» TO DO
a: Copy the Hog1 methods passage from "Data sources and" to "this time point.".
b: According to the Hog1 methods passage, how was the relative phospho-site change at 60 s after NaCl addition determined, given that the two mass spectrometry studies differed slightly?
c: Continue the Hog1 methods passage from the point where it ends.

» DOCUMENT PASSAGE
*** Begin section ***

Purified bead-bound Hog1 HIS was evenly split into columns (Mo Bi Tec, M1002S) and incubated for 2 h at 4 °C with 5 mg of total protein obtained from NaCl-stressed yeast extracts diluted in kinase buffer (50 mM TrisHCL pH 7.5, 10 mM MgCl2, ATP 50 µM). Samples were washed twice in the columns (1 min 80 g) with 500 µl of sonication buffer 100 mM NaCl and sonication buffer 200 mM. Finally, beads were resuspended in sample buffer and boiled before loading onto 10% SDS PAGE. Detection of Pbs2 was done by incubating the membranes with anti-Pbs2 antibody (Santa Cruz, sc-6813) with a final concentration of 2 µg/ml and total Hog1 (Santa Cruz, sc-165978) with a final concentration of 0.2 μg/ml. Incubations were done in PBS-BSA 5% (Sigma, A7906). Images from chemiluminescence were obtained using Claity ECL (Bio-Rad, 1705061) and a chemiluminescence program (Odyssey Fc Imager). Image quantifications were done with Image J (Fiji).
Data sources and incorporation into model definition
The experimental data were collected from multiple sources. If not otherwise noted the BY4741 yeast strain exposed to 0.4 M NaCl stress was used. Importantly mass spectrometry measurements analyzing long term29 and very short-term changes in phospho-site abundance were included. Since the relative phospho-site change 60 s after NaCl addition varies slightly between these two studies, the mean of both values was taken for this time point.
To determine the degree of Hog1 phosphorylation, the maximal values determined by western blot measurements were used26. Data for Hog1 phosphorylation upon inhibition of Hog1 with or without addition of salt were taken from the same experimental set. Even though the authors used a different strain with a different perturbation agent (KCl instead of NaCl) the qualitative dynamics of the Hog1 response were essentially identical34. Moreover, the switch-like response resulting in full Hog1 phosphorylation for all salt concentrations above a certain, low threshold justified inclusion of these data.
Additional western blot measurements were utilized for different phosphatase mutants. Compared to mass spectrometry measurements, quantification of western blots is complex and these results often reveal more qualitative than quantitative results58. For example, different antibodies are known to have different binding properties59. As a consequence, measurements of Hog1 phosphorylation in Ptp2/Ptp3 mutants in the literature revealed quite varying results19,20,21,26,60. However, despite these differences, the data largely agree that deletion of Ptp2 results in increased basal levels and prolonged Hog1 phosphorylation, while deletion of Ptp3 shows only minute differences compared to wild-type controls. To account for this variability, we utilized the data from ref. 20, but allowed the parameters for the error model of these measurements to be sufficiently big and independent from other western blot data sets. Furthermore, as the antibody used detects phosphorylated tyrosine, the corresponding output species of the model was set to be Hog1 doubly phosphorylated or mono-phosphorylated at tyrosine 176.

*** End section ***

» MATERIAL PROVIDED
*** Begin section ***

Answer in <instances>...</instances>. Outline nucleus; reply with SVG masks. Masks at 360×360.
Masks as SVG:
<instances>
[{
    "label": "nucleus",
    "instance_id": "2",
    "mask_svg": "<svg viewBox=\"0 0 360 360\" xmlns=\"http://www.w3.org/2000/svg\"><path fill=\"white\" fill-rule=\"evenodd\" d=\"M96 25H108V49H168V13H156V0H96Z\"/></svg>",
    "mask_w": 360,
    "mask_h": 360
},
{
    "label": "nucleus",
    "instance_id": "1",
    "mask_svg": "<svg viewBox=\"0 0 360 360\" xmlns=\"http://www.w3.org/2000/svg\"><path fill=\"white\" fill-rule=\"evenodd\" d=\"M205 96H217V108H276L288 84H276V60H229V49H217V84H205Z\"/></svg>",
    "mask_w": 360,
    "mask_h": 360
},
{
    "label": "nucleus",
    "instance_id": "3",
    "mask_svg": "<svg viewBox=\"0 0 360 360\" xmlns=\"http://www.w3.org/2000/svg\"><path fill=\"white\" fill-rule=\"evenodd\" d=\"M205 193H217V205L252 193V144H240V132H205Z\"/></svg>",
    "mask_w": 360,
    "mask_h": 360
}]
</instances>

*** End section ***

» RESPONSES TO THE TASKS
a:
Data sources and incorporation into model definition
The experimental data were collected from multiple sources. If not otherwise noted the BY4741 yeast strain exposed to 0.4 M NaCl stress was used. Importantly mass spectrometry measurements analyzing long term29 and very short-term changes in phospho-site abundance were included. Since the relative phospho-site change 60 s after NaCl addition varies slightly between these two studies, the mean of both values was taken for this time point.

b: The mean of the values from both studies was taken for that time point.

c:
Microscopy measurements of Hog1 relocation to the nucleus report on Hog1 activity, and such data was used to quantify the response of single branch and phospho-site mutants. Similarly, microscopy-based measurements of cell size were used to fit the volume module. Information on Hog1 activation at 0.2 M NaCl stimulation with varying frequency (2, 4, 8, 16 min) were extracted from ref. 61. Volume and Hog1 relocation measurements in cells deleted for SLN1 or SHO1 were taken from ref. 62. Although the authors used sorbitol instead of NaCl for their experiments, own measurements confirmed that the response of cells to 0.6 M sorbitol is quantitatively and qualitatively nearly identical to perturbations with 0.4 M NaCl. To assess negative feedback of Hog1 on Ssk2, we used published Hog1 relocation measurements35. Due to the fact that non-phosphorylatable Ssk2 mutant exhibit reduced cell shrinkage and thus a lower maximal Hog1 nuclear to cytosolic ratio, only data from later time points were included, which correct for the increased time it takes for the Hog1 ratio to reach basal levels. Data for Gpd1 expression changes were selected from ref. 63, and information about Ptp2 and Ptp3 mRNA levels were extracted from ref. 19. Western blot measurements of total Hog1 phosphorylation upon inhibition with small-molecule inhibitors in wild type and ssk2Δ strains were taken from refs. 36 for basal activity and26 for activity upon increase of osmolarity. As most antibodies used to measure Hog1 phosphorylation bind to both the doubly and mono-phosphorylated species26, these western blot measurements were considered as total amount of phosphorylated Hog1 irrespective of phosphorylation grade.
The observables in these data were incorporated as model variables by defining observables that correspond to the experimentally measured quantity. We defined the relative ratio between the current absolute number of a protein species and its absolute number at the very start, the phosphorylated percentage as the absolute number of phosphorylated protein divided by the total number of the protein, and the concentration ratio of Hog1 in the nucleus compared to the cytosol, for the mass spectrometry, western blot, and fluorescence ratio data sets respectively. Further details on how the observables and their corresponding data set were encoded in the model can be gathered from Supp Table S6: Observables.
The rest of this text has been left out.